Neighborhood fashionista

Staff Writer
Columbus Parent

This article goes against everything I have ever told you. Sometimes fashion has no place in the place you are in. For months I have been ranting and raving about various fashion trends, styles, and disasters-telling your what to wear and what to avoid. Now, am I'm going to tell you to throw fashion out the window and embrace fanny packs and animal sweaters? Not really.

While honeymooning in Jamaica, I met a couple of ladies and got to chatting about work. When I mentioned I write a fashion column, both ladies perked up and went so far as to exclaim, "You're like Carrie Bradshaw!" Yeah, I guess I kinda am, only in Columbus and not writing about sex.
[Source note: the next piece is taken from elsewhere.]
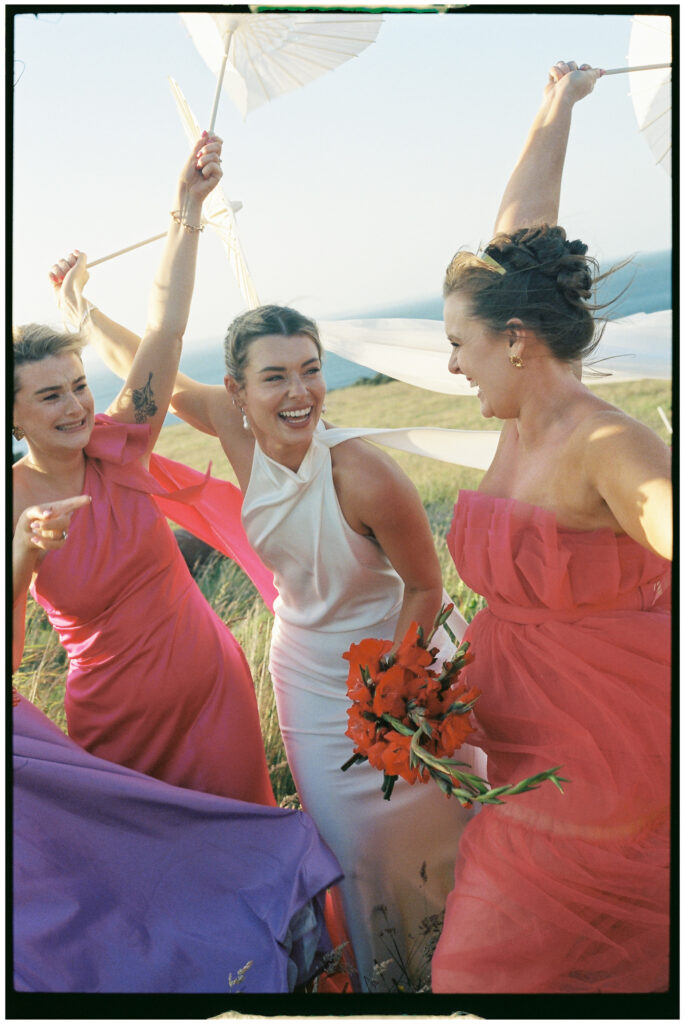 Bride and bridesmaids in colourful dresses posing by vintage car, Kinkell Byre wedding shot on film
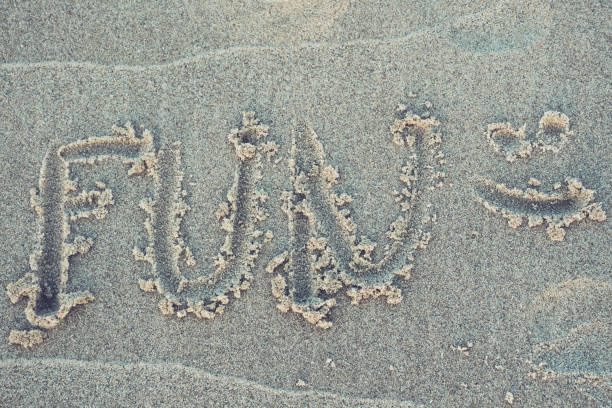istock Word „fun“ written in the sand 958910450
They asked if I had seen any fashion faux pas on the beach that I would write about when I got home. I replied yes and lied that I had seen a hideous outfit. Yes I lied! Mostly because I realized I hadn't seen any outfit disasters. This is not because all the worlds' elite fashionistas had converged on the island that weekend. Far from it. It was because I was so infected with island good cheer I didn't notice the fashion folly going on all around. I actually began to think I had, gasp, packed too many clothes.
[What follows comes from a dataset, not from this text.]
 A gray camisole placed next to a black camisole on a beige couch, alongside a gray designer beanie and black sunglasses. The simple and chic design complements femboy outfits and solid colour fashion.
This relaxing of fashion rule does not mean you can go to the grocery store in Dublin wearing pajama pants and slippers. That is still a big no-no. What it does mean is when you finally get a vacation from your life, you should be able to shut down your brain and not care what you are wearing, what size you are, or how you really look in that bathing suit. No one else is looking or judging because they are all escaping their reality too. Just remember when you come home and get back to reality, hang up the fanny pack. Cuz I'm watchin'.